Ms Fu added: Following the imposition of the United States tariffs, we expect a more challenging global environment. As countries revise their growth rates downwards, we expect consumer confidence to be adversely affected.
“Even as we look ahead to a pipeline of events that will invigorate our tourism landscape, we must brace ourselves for near- to medium-term volatility that will test our adaptability.”
STB projects tourism receipts to reach between 29billionand29billionand30.5 billion and international visitor arrivals to hit 17 million to 18.5 million in 2025. Dr Ye Guangzhi, assistant professor of economics at NTU, believes the ongoing trade tensions could impact tourism. “When economic growth slows, overall demand for tourism tends to decline. This is because tourism spending is generally considered ‘elastic’. It is more likely to be reduced or postponed compared with more ‘inelastic’ types of spending, such as on every day necessities,” he said.

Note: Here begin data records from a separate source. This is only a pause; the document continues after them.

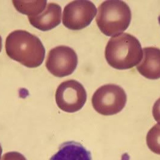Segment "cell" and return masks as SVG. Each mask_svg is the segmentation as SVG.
Returning a JSON list of instances; mask_svg holds the SVG:
<instances>
[{
  "label": "cell",
  "instance_id": "cell-5",
  "mask_svg": "<svg viewBox=\"0 0 160 160\" xmlns=\"http://www.w3.org/2000/svg\"><path fill=\"white\" fill-rule=\"evenodd\" d=\"M96 13L97 8L92 1H73L64 7L63 24L70 30H80L91 24Z\"/></svg>",
  "mask_w": 160,
  "mask_h": 160
},
{
  "label": "cell",
  "instance_id": "cell-15",
  "mask_svg": "<svg viewBox=\"0 0 160 160\" xmlns=\"http://www.w3.org/2000/svg\"><path fill=\"white\" fill-rule=\"evenodd\" d=\"M2 49V38L1 36H0V52L1 51Z\"/></svg>",
  "mask_w": 160,
  "mask_h": 160
},
{
  "label": "cell",
  "instance_id": "cell-10",
  "mask_svg": "<svg viewBox=\"0 0 160 160\" xmlns=\"http://www.w3.org/2000/svg\"><path fill=\"white\" fill-rule=\"evenodd\" d=\"M49 160H92V155L80 143L70 141L61 144Z\"/></svg>",
  "mask_w": 160,
  "mask_h": 160
},
{
  "label": "cell",
  "instance_id": "cell-2",
  "mask_svg": "<svg viewBox=\"0 0 160 160\" xmlns=\"http://www.w3.org/2000/svg\"><path fill=\"white\" fill-rule=\"evenodd\" d=\"M143 54L139 40L128 33H122L110 39L105 50L107 63L118 70L131 69L138 65Z\"/></svg>",
  "mask_w": 160,
  "mask_h": 160
},
{
  "label": "cell",
  "instance_id": "cell-8",
  "mask_svg": "<svg viewBox=\"0 0 160 160\" xmlns=\"http://www.w3.org/2000/svg\"><path fill=\"white\" fill-rule=\"evenodd\" d=\"M30 23L38 30L47 32L57 27L61 23L62 8L56 3L51 2L40 14L28 17Z\"/></svg>",
  "mask_w": 160,
  "mask_h": 160
},
{
  "label": "cell",
  "instance_id": "cell-13",
  "mask_svg": "<svg viewBox=\"0 0 160 160\" xmlns=\"http://www.w3.org/2000/svg\"><path fill=\"white\" fill-rule=\"evenodd\" d=\"M1 160H27V159L19 152H9L2 156Z\"/></svg>",
  "mask_w": 160,
  "mask_h": 160
},
{
  "label": "cell",
  "instance_id": "cell-6",
  "mask_svg": "<svg viewBox=\"0 0 160 160\" xmlns=\"http://www.w3.org/2000/svg\"><path fill=\"white\" fill-rule=\"evenodd\" d=\"M87 100V93L81 83L74 80L62 82L57 88L56 101L58 108L67 112L80 110Z\"/></svg>",
  "mask_w": 160,
  "mask_h": 160
},
{
  "label": "cell",
  "instance_id": "cell-1",
  "mask_svg": "<svg viewBox=\"0 0 160 160\" xmlns=\"http://www.w3.org/2000/svg\"><path fill=\"white\" fill-rule=\"evenodd\" d=\"M6 51L10 58L29 68L42 64L45 49L39 38L25 30H15L6 40Z\"/></svg>",
  "mask_w": 160,
  "mask_h": 160
},
{
  "label": "cell",
  "instance_id": "cell-3",
  "mask_svg": "<svg viewBox=\"0 0 160 160\" xmlns=\"http://www.w3.org/2000/svg\"><path fill=\"white\" fill-rule=\"evenodd\" d=\"M131 21V9L124 1L108 0L99 6L96 24L107 36L114 37L122 34L128 28Z\"/></svg>",
  "mask_w": 160,
  "mask_h": 160
},
{
  "label": "cell",
  "instance_id": "cell-14",
  "mask_svg": "<svg viewBox=\"0 0 160 160\" xmlns=\"http://www.w3.org/2000/svg\"><path fill=\"white\" fill-rule=\"evenodd\" d=\"M152 114L154 119L160 123V98L155 102L153 106Z\"/></svg>",
  "mask_w": 160,
  "mask_h": 160
},
{
  "label": "cell",
  "instance_id": "cell-12",
  "mask_svg": "<svg viewBox=\"0 0 160 160\" xmlns=\"http://www.w3.org/2000/svg\"><path fill=\"white\" fill-rule=\"evenodd\" d=\"M146 143L152 152L160 155V123H157L148 132Z\"/></svg>",
  "mask_w": 160,
  "mask_h": 160
},
{
  "label": "cell",
  "instance_id": "cell-9",
  "mask_svg": "<svg viewBox=\"0 0 160 160\" xmlns=\"http://www.w3.org/2000/svg\"><path fill=\"white\" fill-rule=\"evenodd\" d=\"M143 58L137 66L138 72L150 80L160 78V49L155 47L143 49Z\"/></svg>",
  "mask_w": 160,
  "mask_h": 160
},
{
  "label": "cell",
  "instance_id": "cell-4",
  "mask_svg": "<svg viewBox=\"0 0 160 160\" xmlns=\"http://www.w3.org/2000/svg\"><path fill=\"white\" fill-rule=\"evenodd\" d=\"M127 96L119 86L108 84L98 88L92 98L95 111L104 116H112L120 112L125 107Z\"/></svg>",
  "mask_w": 160,
  "mask_h": 160
},
{
  "label": "cell",
  "instance_id": "cell-16",
  "mask_svg": "<svg viewBox=\"0 0 160 160\" xmlns=\"http://www.w3.org/2000/svg\"><path fill=\"white\" fill-rule=\"evenodd\" d=\"M2 147H1V144H0V159H1V154H2Z\"/></svg>",
  "mask_w": 160,
  "mask_h": 160
},
{
  "label": "cell",
  "instance_id": "cell-11",
  "mask_svg": "<svg viewBox=\"0 0 160 160\" xmlns=\"http://www.w3.org/2000/svg\"><path fill=\"white\" fill-rule=\"evenodd\" d=\"M16 10L28 16H37L43 12L47 6V0L40 1H12Z\"/></svg>",
  "mask_w": 160,
  "mask_h": 160
},
{
  "label": "cell",
  "instance_id": "cell-7",
  "mask_svg": "<svg viewBox=\"0 0 160 160\" xmlns=\"http://www.w3.org/2000/svg\"><path fill=\"white\" fill-rule=\"evenodd\" d=\"M78 56L75 51L67 46H58L48 53L46 67L51 74L57 77L71 75L77 68Z\"/></svg>",
  "mask_w": 160,
  "mask_h": 160
}]
</instances>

“As a result, the tourism industry is particularly vulnerable to downturns in economic confidence and shifts in currency values, both of which can significantly influence travel decisions and destination preferences.” For the year ahead, STB has a slew of new tourism products and experiences, partnerships as well as refurbishments planned.

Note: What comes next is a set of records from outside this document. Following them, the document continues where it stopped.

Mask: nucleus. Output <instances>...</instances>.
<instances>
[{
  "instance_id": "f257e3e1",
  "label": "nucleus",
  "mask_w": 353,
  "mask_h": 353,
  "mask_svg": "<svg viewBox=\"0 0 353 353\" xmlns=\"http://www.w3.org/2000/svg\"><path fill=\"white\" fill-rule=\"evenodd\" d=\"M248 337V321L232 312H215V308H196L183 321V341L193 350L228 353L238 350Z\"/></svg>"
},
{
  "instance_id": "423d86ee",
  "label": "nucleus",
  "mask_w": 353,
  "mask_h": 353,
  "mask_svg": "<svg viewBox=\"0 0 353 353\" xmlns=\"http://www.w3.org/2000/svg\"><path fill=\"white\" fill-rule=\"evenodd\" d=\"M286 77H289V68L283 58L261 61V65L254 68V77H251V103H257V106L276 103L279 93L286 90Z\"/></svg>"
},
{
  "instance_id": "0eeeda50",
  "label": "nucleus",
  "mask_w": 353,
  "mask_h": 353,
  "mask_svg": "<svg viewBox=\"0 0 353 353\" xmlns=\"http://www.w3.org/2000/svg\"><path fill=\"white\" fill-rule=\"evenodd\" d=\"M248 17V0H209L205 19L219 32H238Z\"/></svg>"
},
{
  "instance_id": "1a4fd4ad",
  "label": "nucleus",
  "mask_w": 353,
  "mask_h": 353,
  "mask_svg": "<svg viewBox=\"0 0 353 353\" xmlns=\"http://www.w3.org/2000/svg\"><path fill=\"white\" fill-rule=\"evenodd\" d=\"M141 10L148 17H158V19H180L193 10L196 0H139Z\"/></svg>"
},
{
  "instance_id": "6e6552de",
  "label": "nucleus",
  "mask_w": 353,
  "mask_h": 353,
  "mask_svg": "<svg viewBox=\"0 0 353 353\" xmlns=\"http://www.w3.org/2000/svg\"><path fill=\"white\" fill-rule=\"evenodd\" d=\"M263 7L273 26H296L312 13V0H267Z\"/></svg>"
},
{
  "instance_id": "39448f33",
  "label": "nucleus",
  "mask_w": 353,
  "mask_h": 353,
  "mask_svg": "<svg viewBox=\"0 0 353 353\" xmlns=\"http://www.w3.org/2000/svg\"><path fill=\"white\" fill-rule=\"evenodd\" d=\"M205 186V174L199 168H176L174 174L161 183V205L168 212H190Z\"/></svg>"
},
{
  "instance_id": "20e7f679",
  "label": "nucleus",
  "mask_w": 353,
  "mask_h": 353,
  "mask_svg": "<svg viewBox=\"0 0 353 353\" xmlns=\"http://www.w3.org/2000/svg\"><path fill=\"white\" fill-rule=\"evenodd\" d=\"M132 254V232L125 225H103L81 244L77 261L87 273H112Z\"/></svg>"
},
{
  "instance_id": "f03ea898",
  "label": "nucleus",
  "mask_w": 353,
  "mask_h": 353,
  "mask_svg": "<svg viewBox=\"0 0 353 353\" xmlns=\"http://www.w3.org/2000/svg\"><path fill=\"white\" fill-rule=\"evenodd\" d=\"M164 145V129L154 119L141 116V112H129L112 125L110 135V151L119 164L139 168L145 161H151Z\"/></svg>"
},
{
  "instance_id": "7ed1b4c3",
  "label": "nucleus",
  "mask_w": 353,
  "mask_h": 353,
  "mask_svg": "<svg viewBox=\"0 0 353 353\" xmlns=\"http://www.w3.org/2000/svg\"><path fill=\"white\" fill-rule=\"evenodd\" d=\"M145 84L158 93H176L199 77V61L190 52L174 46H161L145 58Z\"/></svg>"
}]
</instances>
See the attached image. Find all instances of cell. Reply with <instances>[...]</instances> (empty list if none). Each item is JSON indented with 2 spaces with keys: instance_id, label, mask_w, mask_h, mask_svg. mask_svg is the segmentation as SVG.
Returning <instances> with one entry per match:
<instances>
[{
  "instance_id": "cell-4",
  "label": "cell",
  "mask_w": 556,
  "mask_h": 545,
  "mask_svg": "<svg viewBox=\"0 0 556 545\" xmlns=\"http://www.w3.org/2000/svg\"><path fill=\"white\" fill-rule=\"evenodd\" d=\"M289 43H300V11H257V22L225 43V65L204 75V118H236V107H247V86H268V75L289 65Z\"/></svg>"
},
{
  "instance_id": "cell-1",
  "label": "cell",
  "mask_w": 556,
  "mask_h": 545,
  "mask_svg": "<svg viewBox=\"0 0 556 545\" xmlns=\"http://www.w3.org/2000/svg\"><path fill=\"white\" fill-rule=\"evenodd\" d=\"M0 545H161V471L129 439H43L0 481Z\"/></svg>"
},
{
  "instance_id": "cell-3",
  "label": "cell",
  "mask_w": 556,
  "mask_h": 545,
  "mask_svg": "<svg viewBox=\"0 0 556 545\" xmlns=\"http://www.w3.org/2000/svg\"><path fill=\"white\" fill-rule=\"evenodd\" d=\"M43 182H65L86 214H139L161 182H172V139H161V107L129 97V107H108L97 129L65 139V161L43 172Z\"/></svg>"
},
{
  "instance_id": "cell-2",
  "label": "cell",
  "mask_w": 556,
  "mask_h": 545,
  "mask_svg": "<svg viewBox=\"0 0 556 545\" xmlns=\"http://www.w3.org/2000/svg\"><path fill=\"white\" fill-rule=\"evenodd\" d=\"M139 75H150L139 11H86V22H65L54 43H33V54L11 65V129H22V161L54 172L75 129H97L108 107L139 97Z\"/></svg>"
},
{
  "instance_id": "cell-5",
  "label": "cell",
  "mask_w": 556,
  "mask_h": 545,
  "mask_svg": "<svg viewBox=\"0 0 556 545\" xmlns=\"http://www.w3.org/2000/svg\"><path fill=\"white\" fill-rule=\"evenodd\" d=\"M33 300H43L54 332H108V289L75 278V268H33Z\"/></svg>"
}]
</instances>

New cruise offerings include Disney Cruise Line’s first Asia cruise – the Disney Adventure – and the introduction of Ritz-Carlton Yacht Collection’s Luminara for the luxury segment. Marina Bay Cruise Centre Singapore will also undergo a $40 million investment to increase its terminal capacity from 7,000 to 12,000 passengers.
The cruise sector’s revival is a critical component of Singapore’s tourism strategy, with the country aiming to reclaim its status as a leading homeport in Southeast Asia. The return of major cruise lines signals confidence in the region’s recovery, with passenger volumes expected to surpass pre-pandemic levels by late 2025.
Singapore will host medtech conference LSI Asia 2025, the first in Asia, and Herbalife Extravaganza 2026, with an expected 25,000 visitors. Destination hotels, in which hotels serve as destinations in their own right due to distinctive elements such as experiences, attractions, and architecture, have been noted as a trend. An example is Banyan Tree's Mandai Rainforest Resort, which opened in April.
Visitors can also expect more sports and music events, as well as lifestyle options that place a greater emphasis on wellbeing. Ms. Ow stated that in 2024, tourism companies invested more than $3.2 billion in new products and experiences, but noted that "there is much to be done".
“Work has already started, and we are putting in place the building blocks that will anchor our future as a world-class destination, as a global hub and a home that we proudly advocate for,” she said.